It may have been a throw away comment as part of a wider interview but the new Health Secretary Jeremy Hunt has reiterated his belief in a reduction of the abortion time limit to 12 weeks. This, he says, is his personal view based on evidence. So what is the evidence?
Scientific opinion is that the prognosis for viability and subsequent normal development below 24 weeks is poor; below 20 weeks, it doesn’t exist. Data from the EPICure studies provide the evidence. Medical advances may mean that we are now able to treat extremely preterm infants but sadly their outcomes are still very poor and not improving. The most recent Office for National Statistics figures are proof of this sad reality. Vital organs such as the lungs are still developing, and survivors cannot exist outside the womb without very invasive interventions.
Government ministers have a different role to backbenchers. By re-opening this debate so soon after his appointment, the health secretary has politicised the issue for the outspoken minority who have an agenda to change women’s healthcare based not on what women want and need but on pre-formed, non-evidence based beliefs.
Any attempt to lower the abortion time limit is an attempt to lower the abortion rate. Restricting abortions, however, does not lower rates, but makes a safe medical procedure dangerous once more, as women will be driven to desperate measures fortunately not seen in this country for almost half a century. Rather, the focus should be on preventing unwanted pregnancy.
The reasons why unwanted pregnancies occur are complex but one of the solutions to help lower the high rates is both simple and cost effective: concentrate on prevention through better contraceptive provision. This should include advertising of and access to the full range of contraceptive options, especially long acting reversible contraceptives such as IUCs (“coils”) and implants. International evidence points to this being a highly successful intervention.
With the NHS currently undergoing reform and greater emphasis being placed on public health, the health secretary and his ministers are now presented with the opportunity to improve sexual and reproductive healthcare by ensuring open access to all women (and men) to comprehensive contraceptive care on the NHS. Such care must also be inextricably linked to STI prevention and treatment.

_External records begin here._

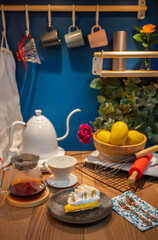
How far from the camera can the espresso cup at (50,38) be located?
3.96 ft

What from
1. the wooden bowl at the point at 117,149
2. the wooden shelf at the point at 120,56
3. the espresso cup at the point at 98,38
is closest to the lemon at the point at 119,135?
the wooden bowl at the point at 117,149

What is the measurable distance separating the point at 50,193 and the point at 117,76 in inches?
25.1

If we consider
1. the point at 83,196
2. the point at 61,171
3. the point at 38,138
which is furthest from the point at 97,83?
the point at 83,196

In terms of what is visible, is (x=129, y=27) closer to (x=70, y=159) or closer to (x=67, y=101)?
(x=67, y=101)

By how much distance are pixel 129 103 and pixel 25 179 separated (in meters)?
0.65

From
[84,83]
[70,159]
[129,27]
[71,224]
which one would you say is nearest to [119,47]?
[129,27]

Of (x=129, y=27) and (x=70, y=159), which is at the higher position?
(x=129, y=27)

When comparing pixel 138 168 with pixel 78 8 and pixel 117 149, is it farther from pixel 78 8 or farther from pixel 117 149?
pixel 78 8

But this is only one approach to sexual public health. The Health and Social Care Act aspires to enable better cross-departmental working in Whitehall. The relevant government departments should meet to discuss the provision of comprehensive Sexual and Relationships Education (SRE) in the national curriculum. The evidence for effectiveness is there too.
We practise evidence-based medicine for the health of the public we serve. That has to continue.
Kate Guthrie, consultant gynaecologist, is Clinical Director of the Sexual and Reproductive Healthcare Partnership, Hull and East Yorkshire. She is former vice-president of the Faculty of Sexual and Reproductive Healthcare and an elected member of the European Society of Contraception Abortion Expert Group. She is a medical consultant Marie Stopes International and a member of pro-choice charities e.g. Voice for Choice, and fpa.